Prepare now for DORA, financial entities and IT providers advised

While detailed regulatory technical standards are currently being drawn up to support the implementation of DORA, there are actions financial institutions and IT service providers can take now based on the high-level legislative provisions to ensure their compliance before 17 January 2025, when DORA takes effect.

What is DORA?

The DORA package, initially proposed by the European Commission in September 2020, consists of both a regulation and a directive. The legislation was finalised and approved by EU law makers in the European Parliament and Council of Ministers last November, and came into force in January this year. The DORA regulation is directly effective in every EU member state.

DORA is aimed at strengthening operational resilience in EU financial services. It applies to banks, insurance companies, investment fund managers, e-money institutions, cryptoasset service providers, crowdfunding platforms and investment firms. Some of the provisions of DORA also apply directly to certain ‘critical’ third party ICT service providers, for example with respect to oversight on their resilience. Beyond that, all ICT service providers that contract with financial entities can also expect the obligations on financial entities to flow down into their contractual agreements with those entities.

Recently, the Dutch National Coordinator for Security and Counterterrorism (Nationaal Coördinator Terrorismebestrijding en Veiligheid) identified an imbalance between the increasing IT-related risk and the development of resilience. The European Commission said the DORA package is designed to ensure the financial sector in Europe stays “resilient through a severe operational disruption”.

Impact of DORA on businesses in the financial sector and in the ICT sector

Financial entities must implement a suite of operational measures under DORA. The EU’s supervisory authorities for financial services are responsible for drafting regulatory technical standards, for adoption by the European Commission, to supplement the DORA legislation. Those standards will set out the detailed measures entities should take to ensure their compliance with the new regime – a consultation on four sets of standards closes on 11 September, with further consultations expected later this year. However, the core requirements are set out in the DORA legislation itself and include provisions on:

• ICT risk management: financial entities will, among other things, be obliged to design a framework for ICT risk management, organising the monitoring, setting up of back-ups, periodic testing of an ICT continuity plan, and awareness-raising programmes for employees;
• ICT-related incidents: financial entities will need to design and implement a process for detecting and handling incidents, and keep a logbook of those incidents;
• testing of digital resilience: financial entities will need to design a risk based programme for testing digital operational resilience;
• ICT management in relation to third party service providers: financial entities will need to design a strategy for risk management in the case of outsourcing. Third party risk must explicitly be embedded in the ICT risk management framework.

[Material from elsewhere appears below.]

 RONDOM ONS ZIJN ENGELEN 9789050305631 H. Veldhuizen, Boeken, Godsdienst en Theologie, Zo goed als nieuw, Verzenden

DORA also impacts ICT third-party service providers that provide their services to financial entities. Financial entities must ensure that the digital operational resilience obligations they are subject to under DORA are reflected in their contractual arrangements with ICT service providers. ICT service providers should therefore prepare for requests from entities for renegotiation of existing contracts. This may, however, provide an opportunity for ICT third-party service providers to find new ways to cost-effectively comply with the DORA requirements and help financial entity customers of theirs do so too.

Contract due diligence

DORA demands sound management of ICT third party risks and will require in-scope contracts to meet a suite of requirements. Among those requirements, financial entities will need to:

• create, maintain and update a register of information in relation to all contracts on the use of ICT services provided by ICT third-party service providers;
• ensure that the contracts contain all “key contractual provisions”. These include a full description of the services and service levels, as well as provisions on data protection, data recovery, incident assistance – at pre-agreed cost, termination rights for specific circumstances, access rights, inspection rights, and audit rights over the ICT third-party service provider;
• ensure compliance with additional requirements for outsourced critical or important functions, including having available monitoring rights and having in place an exit strategy – including provisions ensuring that their ICT service provider assists them in moving to other third-party or in-house solutions.

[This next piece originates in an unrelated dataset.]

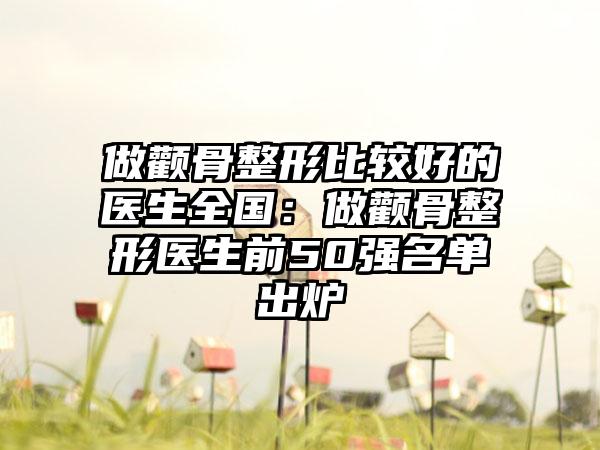 做颧骨整形比较好的医生全国：做颧骨整形医生前50强名单出炉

To comply with DORA, financial entities should perform due diligence on existing contracts with third party ICT service providers, ensuring that all relevant key contractual provisions are catered for and that its contract register is up-to-date.

In this regard, financial entities should account for the fact that they are dependent on the cooperation of ICT service providers. Where the scope of services is expanded or additional risks are allocated to the ICT service providers, financial entities should expect to ICT service providers to make their own contractual demands in return – such as for adequate compensation.

Time to act

Although the rules of DORA will only take effect in January 2025, financial entities and ICT service providers are strongly advised to make an early start with compliance with both the operational and contractual matters.